Government assurances that Islamabad would never use nuclear weapons for offensive purposes did not do much to soften the impression given by the foreign minister that Pakistan was back in character. Over the last two and a half weeks, it had an unfamiliar new role thrust upon it by the world: nuclear paragon, lonely bearer of the torch of nuclear abstinence.

But with five explosions on Thursday afternoon in the Baluchistan desert, Pakistan gave its eloquent response: it wanted no such role. It was ready to be lambasted again, as so often in the past, for militarism and fanaticism.

Was Pakistan's decision to test merely the leopard failing to change its spots, the nation ruled for so much of its short history by military dictators proving unable to march to anything but the familiar martial tune?

Clearly, in Pakistan's view the rewards on offer for a display of restraint were insultingly scanty. Australia, for example, on Wednesday offered to double its aid to Pakistan if it declined to test - from $1.6m (pounds 1m) to $3.2m. Measured against Pakistan's economic problems, such sums are a drop in the ocean. Pakistan's foreign reserves are less than $1bn (India's are around $26bn), and this year it needs $4.5bn to meet its current account deficit.

Had the G8 been in earnest about drawing the non-proliferation line down the Indo-Pakistan border, and turning India into a solitary pariah, they should have dug deep into their pockets. They did not. Nor did they offer any security guarantees against an Indian attack.

Perhaps the West believed that, if Pakistan could not choose affluence, it would at least avoid embracing penury. If so, it was a serious miscalculation. By testing, and thereby provoking sanctions, Pakistan has guaranteed itself a bout of bleak and potentially destabilising austerity. But not to have tested, as Pakistanis see it, would be to be forced to live with the permanent threat of Indian aggression, conventional, nuclear, or both.

There was substance to such fears. After the second batch of Indian tests, on 13 May, India's foreign policy, normally in the remit of the cautious officials of the ministry of external affairs, was hijacked by belligerent Hindu nationalists.

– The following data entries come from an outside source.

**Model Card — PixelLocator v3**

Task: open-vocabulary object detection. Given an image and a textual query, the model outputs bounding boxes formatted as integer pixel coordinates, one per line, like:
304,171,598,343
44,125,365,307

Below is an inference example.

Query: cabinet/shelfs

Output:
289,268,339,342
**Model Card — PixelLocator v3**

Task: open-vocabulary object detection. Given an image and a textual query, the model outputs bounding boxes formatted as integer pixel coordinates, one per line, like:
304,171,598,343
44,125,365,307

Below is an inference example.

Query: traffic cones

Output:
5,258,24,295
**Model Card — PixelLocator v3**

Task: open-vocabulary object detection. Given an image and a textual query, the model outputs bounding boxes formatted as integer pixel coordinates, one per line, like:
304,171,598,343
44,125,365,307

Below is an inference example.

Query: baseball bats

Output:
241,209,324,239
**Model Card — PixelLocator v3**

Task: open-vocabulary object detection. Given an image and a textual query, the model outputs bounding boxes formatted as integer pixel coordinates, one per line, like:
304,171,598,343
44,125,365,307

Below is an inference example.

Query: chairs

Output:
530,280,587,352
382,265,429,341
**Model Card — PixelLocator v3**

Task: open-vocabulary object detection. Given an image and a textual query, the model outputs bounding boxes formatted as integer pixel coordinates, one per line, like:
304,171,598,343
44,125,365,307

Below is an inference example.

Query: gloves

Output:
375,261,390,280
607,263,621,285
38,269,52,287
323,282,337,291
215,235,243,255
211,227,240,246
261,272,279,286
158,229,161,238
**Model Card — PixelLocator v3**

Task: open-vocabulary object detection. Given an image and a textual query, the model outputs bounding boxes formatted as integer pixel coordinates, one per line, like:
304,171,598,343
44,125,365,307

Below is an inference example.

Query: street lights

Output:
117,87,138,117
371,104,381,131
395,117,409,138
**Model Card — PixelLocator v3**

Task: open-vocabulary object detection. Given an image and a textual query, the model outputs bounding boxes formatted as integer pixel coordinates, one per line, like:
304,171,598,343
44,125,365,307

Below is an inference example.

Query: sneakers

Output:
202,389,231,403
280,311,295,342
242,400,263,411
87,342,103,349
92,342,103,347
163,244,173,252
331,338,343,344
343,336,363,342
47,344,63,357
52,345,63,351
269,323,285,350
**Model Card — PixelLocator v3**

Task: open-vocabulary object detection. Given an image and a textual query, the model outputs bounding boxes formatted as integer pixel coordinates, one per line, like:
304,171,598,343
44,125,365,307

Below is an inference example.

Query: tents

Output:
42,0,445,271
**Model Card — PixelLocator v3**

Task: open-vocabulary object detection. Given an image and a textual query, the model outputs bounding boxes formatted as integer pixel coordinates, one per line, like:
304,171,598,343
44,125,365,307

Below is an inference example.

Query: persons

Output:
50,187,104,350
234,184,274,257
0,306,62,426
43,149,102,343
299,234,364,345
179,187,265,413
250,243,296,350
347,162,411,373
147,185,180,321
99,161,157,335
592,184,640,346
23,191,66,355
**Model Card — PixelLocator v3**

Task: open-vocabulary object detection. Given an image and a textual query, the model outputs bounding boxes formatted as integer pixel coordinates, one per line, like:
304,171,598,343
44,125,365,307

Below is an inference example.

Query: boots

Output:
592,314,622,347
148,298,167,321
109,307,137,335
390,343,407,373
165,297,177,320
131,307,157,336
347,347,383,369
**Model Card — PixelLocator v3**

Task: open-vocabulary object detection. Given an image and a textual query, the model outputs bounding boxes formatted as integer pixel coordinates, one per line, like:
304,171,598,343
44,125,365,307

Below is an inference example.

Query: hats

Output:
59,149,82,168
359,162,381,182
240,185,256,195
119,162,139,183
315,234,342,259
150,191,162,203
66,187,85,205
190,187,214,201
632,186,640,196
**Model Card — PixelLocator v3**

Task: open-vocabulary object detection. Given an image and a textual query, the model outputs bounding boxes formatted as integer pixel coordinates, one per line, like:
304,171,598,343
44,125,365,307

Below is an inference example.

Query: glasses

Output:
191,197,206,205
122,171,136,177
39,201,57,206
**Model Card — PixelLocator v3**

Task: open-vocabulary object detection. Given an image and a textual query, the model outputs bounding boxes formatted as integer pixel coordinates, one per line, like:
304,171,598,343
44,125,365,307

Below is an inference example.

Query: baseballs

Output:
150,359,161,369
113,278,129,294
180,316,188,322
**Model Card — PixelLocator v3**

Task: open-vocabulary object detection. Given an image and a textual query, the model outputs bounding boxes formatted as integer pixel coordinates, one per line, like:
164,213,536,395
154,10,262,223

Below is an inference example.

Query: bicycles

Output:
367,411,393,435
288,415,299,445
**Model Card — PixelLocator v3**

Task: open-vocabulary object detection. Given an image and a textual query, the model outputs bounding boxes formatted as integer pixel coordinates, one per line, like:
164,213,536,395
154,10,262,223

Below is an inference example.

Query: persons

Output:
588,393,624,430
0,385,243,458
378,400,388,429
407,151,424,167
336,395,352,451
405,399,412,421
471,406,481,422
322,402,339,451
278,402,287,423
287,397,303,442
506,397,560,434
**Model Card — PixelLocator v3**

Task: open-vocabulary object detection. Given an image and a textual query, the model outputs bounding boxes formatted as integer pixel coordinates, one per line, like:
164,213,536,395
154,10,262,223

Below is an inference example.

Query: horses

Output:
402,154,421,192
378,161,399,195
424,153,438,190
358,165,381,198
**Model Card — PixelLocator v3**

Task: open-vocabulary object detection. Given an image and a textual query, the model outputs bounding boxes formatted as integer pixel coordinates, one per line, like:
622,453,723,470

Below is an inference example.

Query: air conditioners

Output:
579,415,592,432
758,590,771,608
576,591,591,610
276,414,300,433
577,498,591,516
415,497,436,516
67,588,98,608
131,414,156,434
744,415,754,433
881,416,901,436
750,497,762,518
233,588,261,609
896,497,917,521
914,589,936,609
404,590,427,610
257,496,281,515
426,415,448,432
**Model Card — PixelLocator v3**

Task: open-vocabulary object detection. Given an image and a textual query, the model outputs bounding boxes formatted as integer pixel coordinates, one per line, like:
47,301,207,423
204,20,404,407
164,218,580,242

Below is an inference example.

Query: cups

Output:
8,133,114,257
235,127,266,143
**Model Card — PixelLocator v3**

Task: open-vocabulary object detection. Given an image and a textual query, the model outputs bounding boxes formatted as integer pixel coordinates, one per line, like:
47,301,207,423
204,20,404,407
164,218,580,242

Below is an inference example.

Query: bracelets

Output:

Madan Lal Khurana, a cabinet minister, practically challenged Pakistan to come outside and fight, saying India was ready for a fourth war with Pakistan - "all they have to do is tell us the time and the place".

Home minister Lal Krishna Advani threatened a new onslaught against insurgents in Kashmir, with "hot pursuit" into the sector ruled by Pakistan. And far from being held in check by the prime minister, Mr Advani was rewarded with having his area of responsibility extended to include the state of Jammu and Kashmir.

But it was not merely the sabre-rattling of the government's extremists that persuaded Pakistan that not testing was a non-option. There is a history behind the nuclear brinkmanship between the two states, from an Indian military exercise in the border state of Punjab in 1986, to the flaring insurgency in Kashmir in 1990. As tension between the two states mounted, India massed 200,000 troops on the Pakistan border.

Pakistan also understood that with the Soviets defeated in Afghanistan, there was no chance of the United States coming to its aid. The only plausible threat to India was to take out New Delhi with a nuclear bomb. It was only through intense, secret negotiations involving the US that the showdown was averted.

The vast imbalance between the two states in conventional forces - India with nearly one million troops, for example, against Pakistan with a little over half that number - meant that Pakistan feels overwhelmingly obliged to match Indian nuclear initiatives step by step.

Whether the gung-ho but inexperienced leaders of India's government foresaw the inevitability of Pakistan's tit-for-tat response is debatable. The rationale for India's tests was to haul itself up into the big power league, preferably earning a permanent seat in the Security Council in the process, while improving its security in the region. Far from being catapulted into the sort of world role it believes it deserves, India finds itself back down in the bear pit with the old enemy.